# [TASK GOAL]
Given the entries that follow, write out exactly the lines starting at the one containing "[citizen-science consensus label]" and ending at the one containing "United States, site lebec_CA-46.", both ends included, and only those.

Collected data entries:
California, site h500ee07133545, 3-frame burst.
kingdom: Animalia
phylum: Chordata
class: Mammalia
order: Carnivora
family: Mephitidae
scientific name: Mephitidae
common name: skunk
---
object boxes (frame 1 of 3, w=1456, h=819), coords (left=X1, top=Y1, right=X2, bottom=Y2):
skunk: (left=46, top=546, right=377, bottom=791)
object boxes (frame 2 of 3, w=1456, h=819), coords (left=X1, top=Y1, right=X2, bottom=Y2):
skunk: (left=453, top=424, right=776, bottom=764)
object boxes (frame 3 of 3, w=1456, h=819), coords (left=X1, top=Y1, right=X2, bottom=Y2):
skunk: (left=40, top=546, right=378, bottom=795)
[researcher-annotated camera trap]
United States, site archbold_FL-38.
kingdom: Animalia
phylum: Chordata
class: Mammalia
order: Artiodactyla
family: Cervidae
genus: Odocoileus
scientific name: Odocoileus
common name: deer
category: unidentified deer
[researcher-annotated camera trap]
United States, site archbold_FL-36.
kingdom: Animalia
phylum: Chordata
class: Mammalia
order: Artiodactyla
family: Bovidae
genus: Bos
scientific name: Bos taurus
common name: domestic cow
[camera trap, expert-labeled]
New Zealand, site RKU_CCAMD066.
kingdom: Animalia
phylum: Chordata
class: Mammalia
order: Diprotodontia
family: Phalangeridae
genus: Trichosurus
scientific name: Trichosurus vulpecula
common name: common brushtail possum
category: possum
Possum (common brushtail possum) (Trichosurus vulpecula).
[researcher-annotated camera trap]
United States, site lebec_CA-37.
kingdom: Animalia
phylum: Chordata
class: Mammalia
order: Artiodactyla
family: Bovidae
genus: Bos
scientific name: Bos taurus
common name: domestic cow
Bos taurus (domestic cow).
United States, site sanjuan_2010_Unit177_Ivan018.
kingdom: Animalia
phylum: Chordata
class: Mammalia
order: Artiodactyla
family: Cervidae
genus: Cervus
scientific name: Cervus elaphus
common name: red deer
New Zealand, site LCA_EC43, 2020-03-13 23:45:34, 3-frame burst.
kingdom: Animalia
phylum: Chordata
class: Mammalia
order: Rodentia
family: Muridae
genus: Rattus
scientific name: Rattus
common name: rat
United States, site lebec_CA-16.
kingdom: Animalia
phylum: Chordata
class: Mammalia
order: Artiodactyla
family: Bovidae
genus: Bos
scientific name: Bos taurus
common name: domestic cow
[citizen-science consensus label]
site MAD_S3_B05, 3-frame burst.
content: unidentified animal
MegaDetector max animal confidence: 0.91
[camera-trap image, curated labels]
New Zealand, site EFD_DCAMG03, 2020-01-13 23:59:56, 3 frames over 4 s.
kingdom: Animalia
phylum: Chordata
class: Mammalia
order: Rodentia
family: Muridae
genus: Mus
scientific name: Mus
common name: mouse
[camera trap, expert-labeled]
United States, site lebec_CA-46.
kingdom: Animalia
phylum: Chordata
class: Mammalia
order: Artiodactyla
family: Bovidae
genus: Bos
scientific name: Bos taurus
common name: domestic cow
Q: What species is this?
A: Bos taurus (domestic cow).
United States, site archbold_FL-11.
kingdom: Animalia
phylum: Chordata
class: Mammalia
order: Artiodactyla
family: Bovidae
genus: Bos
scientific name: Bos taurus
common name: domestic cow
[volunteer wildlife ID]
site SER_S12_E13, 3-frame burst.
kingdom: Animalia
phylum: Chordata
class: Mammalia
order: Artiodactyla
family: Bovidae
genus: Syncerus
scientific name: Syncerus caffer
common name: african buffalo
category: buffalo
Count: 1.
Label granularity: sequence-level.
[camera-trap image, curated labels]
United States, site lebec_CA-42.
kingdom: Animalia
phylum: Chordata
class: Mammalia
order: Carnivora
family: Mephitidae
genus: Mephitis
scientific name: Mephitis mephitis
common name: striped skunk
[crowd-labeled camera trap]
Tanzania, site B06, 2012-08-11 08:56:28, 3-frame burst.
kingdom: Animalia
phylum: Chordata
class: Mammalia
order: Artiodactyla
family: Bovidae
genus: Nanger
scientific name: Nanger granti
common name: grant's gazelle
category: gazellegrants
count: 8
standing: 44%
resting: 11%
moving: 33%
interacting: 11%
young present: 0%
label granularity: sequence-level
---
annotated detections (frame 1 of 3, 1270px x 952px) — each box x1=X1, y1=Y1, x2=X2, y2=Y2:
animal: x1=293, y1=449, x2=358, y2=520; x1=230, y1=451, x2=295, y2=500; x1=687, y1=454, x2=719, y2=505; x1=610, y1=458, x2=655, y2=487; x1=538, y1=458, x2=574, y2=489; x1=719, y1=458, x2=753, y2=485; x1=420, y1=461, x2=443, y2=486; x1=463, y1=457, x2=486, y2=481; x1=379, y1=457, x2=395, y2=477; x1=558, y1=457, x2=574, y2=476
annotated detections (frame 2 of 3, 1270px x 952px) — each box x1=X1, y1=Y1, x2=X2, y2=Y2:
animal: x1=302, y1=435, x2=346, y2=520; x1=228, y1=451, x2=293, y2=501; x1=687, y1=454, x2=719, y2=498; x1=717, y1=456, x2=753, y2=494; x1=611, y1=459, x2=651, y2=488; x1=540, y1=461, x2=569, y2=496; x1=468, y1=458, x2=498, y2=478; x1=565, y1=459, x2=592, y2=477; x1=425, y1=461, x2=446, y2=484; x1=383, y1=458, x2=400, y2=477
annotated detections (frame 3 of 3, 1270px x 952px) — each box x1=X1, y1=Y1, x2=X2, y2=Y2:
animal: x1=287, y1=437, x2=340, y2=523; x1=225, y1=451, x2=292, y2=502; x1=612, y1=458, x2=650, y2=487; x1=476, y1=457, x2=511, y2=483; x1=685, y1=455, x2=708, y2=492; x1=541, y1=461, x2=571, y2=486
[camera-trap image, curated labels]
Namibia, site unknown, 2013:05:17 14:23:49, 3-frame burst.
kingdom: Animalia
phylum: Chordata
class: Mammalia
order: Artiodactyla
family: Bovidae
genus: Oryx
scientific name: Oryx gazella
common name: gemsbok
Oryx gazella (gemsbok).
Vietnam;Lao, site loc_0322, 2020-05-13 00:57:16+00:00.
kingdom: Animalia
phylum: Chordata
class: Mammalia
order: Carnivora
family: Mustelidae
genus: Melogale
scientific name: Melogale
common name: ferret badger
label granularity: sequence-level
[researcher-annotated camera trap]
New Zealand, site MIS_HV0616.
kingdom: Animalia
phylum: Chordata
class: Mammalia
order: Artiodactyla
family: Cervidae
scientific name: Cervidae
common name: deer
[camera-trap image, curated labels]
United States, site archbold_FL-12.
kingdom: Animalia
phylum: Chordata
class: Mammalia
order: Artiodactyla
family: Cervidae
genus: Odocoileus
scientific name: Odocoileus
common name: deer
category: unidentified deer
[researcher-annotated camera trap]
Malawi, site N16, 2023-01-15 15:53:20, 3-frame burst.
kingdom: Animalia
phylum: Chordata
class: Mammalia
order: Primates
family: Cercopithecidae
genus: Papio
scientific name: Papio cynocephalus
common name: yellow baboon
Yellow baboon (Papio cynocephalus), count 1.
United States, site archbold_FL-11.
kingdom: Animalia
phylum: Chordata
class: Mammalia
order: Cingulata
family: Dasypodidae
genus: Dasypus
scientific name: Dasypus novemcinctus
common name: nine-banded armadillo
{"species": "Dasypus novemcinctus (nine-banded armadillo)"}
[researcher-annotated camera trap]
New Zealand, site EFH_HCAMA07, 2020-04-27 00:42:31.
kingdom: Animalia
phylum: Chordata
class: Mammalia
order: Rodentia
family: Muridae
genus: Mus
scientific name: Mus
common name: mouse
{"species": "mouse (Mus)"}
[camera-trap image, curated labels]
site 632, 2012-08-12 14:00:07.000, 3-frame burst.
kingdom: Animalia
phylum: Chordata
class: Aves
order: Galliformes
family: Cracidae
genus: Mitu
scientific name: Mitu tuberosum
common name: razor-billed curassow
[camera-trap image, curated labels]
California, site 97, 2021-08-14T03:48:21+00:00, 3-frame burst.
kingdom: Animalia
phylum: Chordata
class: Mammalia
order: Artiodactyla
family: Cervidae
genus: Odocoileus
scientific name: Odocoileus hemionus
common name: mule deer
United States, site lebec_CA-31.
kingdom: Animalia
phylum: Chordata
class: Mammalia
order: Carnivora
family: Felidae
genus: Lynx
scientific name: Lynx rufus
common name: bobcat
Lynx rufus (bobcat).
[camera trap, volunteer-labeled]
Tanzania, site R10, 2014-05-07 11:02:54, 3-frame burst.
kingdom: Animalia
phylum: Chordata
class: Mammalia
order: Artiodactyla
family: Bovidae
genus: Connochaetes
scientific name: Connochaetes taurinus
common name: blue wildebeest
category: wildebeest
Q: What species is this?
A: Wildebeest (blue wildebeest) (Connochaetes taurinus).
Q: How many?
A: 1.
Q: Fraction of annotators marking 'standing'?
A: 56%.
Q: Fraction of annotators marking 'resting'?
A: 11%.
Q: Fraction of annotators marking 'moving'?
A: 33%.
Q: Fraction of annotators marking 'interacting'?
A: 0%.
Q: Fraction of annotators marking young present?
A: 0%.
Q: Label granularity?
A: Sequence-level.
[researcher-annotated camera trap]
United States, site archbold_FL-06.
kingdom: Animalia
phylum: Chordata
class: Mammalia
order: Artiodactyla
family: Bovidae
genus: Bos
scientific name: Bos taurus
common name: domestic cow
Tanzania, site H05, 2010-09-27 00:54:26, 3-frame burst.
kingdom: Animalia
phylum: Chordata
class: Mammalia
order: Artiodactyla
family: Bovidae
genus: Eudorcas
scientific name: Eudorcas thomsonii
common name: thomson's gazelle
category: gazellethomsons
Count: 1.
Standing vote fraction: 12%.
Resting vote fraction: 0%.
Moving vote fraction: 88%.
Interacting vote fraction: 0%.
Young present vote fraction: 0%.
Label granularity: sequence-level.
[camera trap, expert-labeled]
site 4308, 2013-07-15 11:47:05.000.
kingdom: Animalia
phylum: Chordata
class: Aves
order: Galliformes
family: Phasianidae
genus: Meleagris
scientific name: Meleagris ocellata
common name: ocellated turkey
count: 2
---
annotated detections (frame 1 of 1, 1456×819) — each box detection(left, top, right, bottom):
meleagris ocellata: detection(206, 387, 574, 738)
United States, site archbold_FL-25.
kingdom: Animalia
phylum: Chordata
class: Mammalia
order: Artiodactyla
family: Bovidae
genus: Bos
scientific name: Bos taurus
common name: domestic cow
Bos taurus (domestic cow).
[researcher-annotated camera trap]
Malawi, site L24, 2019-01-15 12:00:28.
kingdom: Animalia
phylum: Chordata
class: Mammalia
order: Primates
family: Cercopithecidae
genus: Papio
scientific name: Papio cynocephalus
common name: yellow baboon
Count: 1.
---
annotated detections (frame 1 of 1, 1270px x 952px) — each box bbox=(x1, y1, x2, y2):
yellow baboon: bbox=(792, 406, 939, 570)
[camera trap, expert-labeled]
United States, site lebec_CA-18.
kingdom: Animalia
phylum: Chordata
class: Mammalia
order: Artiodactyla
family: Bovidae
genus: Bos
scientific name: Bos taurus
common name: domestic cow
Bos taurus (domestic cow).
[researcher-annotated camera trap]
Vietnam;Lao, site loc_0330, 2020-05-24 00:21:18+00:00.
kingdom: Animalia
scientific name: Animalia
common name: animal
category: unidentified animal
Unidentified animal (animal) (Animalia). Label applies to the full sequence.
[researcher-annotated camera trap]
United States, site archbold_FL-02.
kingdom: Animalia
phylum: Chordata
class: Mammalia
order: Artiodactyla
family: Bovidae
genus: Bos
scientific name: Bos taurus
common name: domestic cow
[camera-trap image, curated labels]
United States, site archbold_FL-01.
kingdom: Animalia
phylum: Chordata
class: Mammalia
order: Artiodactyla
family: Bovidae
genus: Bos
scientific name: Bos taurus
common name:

# [SOLVED EXERCISE]
[citizen-science consensus label]
site MAD_S3_B05, 3-frame burst.
content: unidentified animal
MegaDetector max animal confidence: 0.91
[camera-trap image, curated labels]
New Zealand, site EFD_DCAMG03, 2020-01-13 23:59:56, 3 frames over 4 s.
kingdom: Animalia
phylum: Chordata
class: Mammalia
order: Rodentia
family: Muridae
genus: Mus
scientific name: Mus
common name: mouse
[camera trap, expert-labeled]
United States, site lebec_CA-46.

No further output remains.